February 11, 2004

The Cost of Regulation

A stunning statistic in the WSJ Ed Page today. The lead editorial, Broadband Fiasco (paid site only, sorry). continues an Ed Page crusade for removing "bundling" regulation that makes it unprofitable to provide broadband quality service infrastructure. If your phone company runs fiber to your house, they can be forced to lease it to a competitor at a financial loss. (This is what we call fair, in gub'mint speak.)
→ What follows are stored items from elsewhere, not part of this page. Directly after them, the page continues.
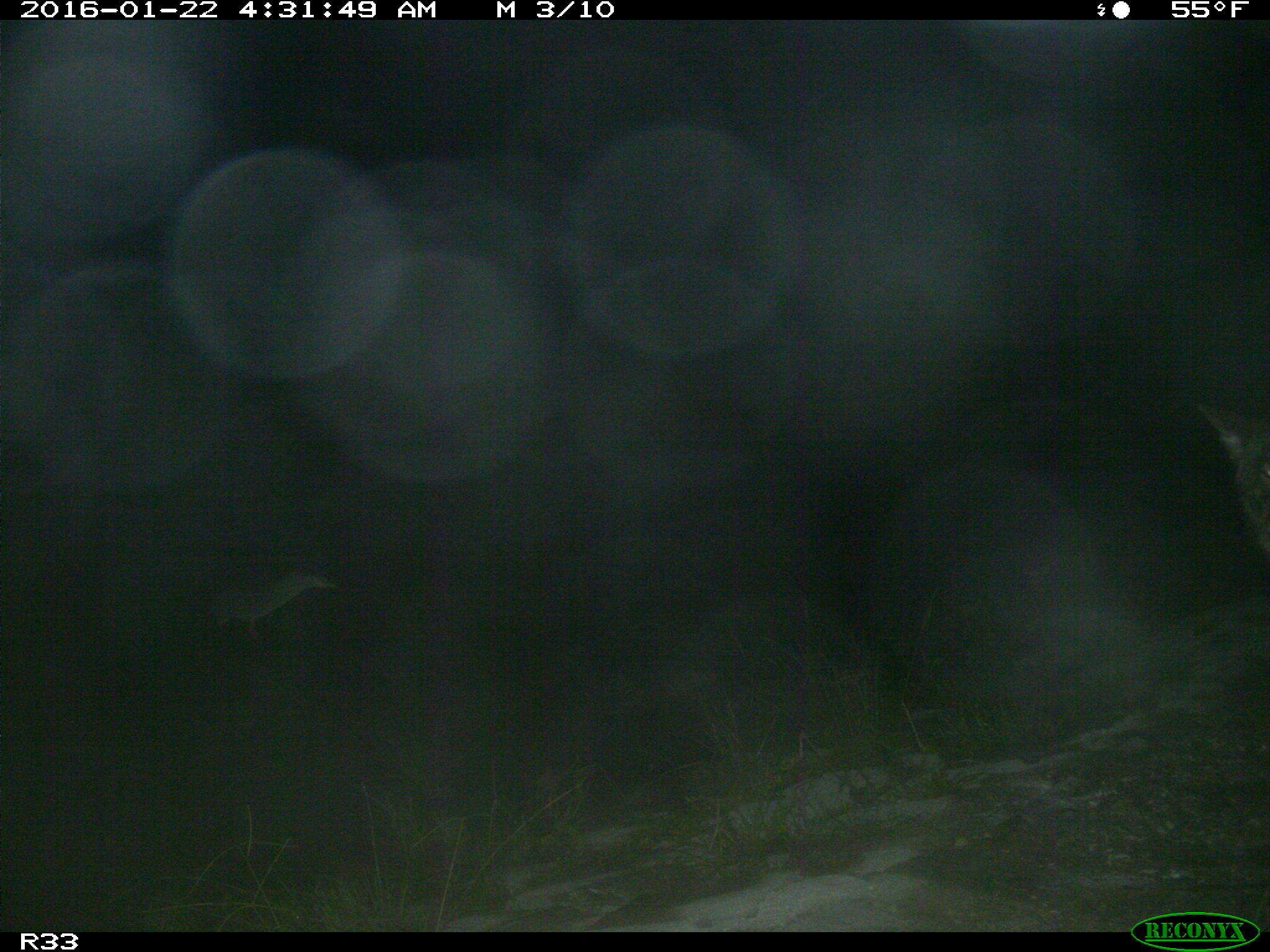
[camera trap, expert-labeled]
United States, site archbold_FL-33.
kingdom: Animalia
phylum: Chordata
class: Mammalia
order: Carnivora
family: Canidae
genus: Canis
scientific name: Canis latrans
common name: coyote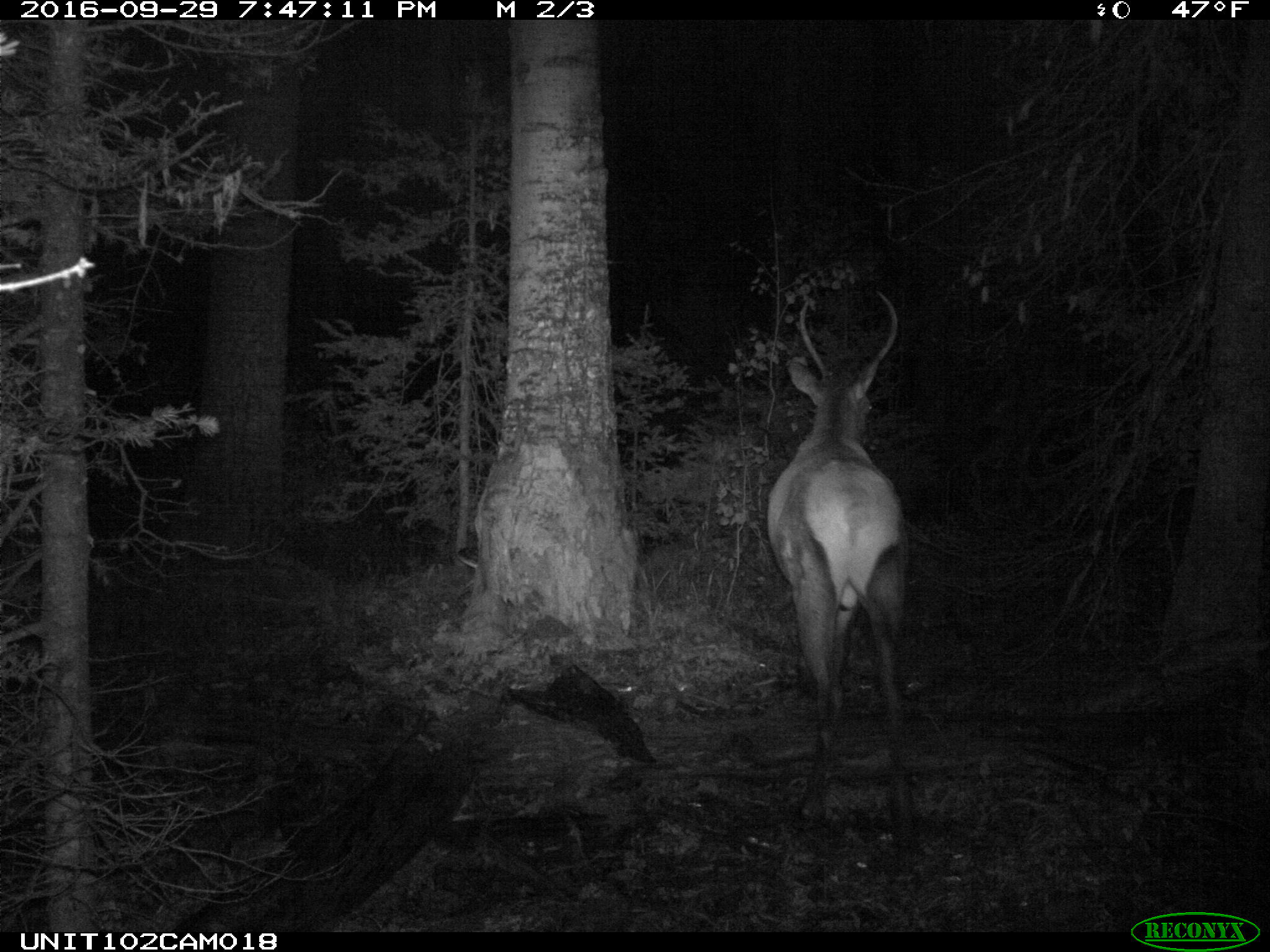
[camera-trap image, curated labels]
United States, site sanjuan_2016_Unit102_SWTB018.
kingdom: Animalia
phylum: Chordata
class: Mammalia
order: Artiodactyla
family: Cervidae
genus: Cervus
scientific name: Cervus elaphus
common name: red deer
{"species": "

After leading the technology boom in the 1990s, the U.S. now ranks 11th world-wide in high-speed Internet use per capita, behind the likes of Germany, Canada -- even Italy. In South Korea, the global leader, 73% of households have broadband. The number in the U.S. is 38%, according to Nielsen/Net Ratings.
So we're chasing capital out of the telecom sector and consigning our citizenry to rank eleventh in adoption of broadband.

FCC Chief Powell is on the right side of this argument but the dunces are arrayed in confederacy against him. This morning on PRI's "Marketplace" (that's business news for those who hate business), some left-wing advocacy group was on decrying the Comcast bid for Disney as a "product of Bush's new rules allowing a single company to control the entire universe, bla, bla, bla..."

Meanwhile, it's deemed okay for the US to rank eleventh in broadband adoption. Scandalous!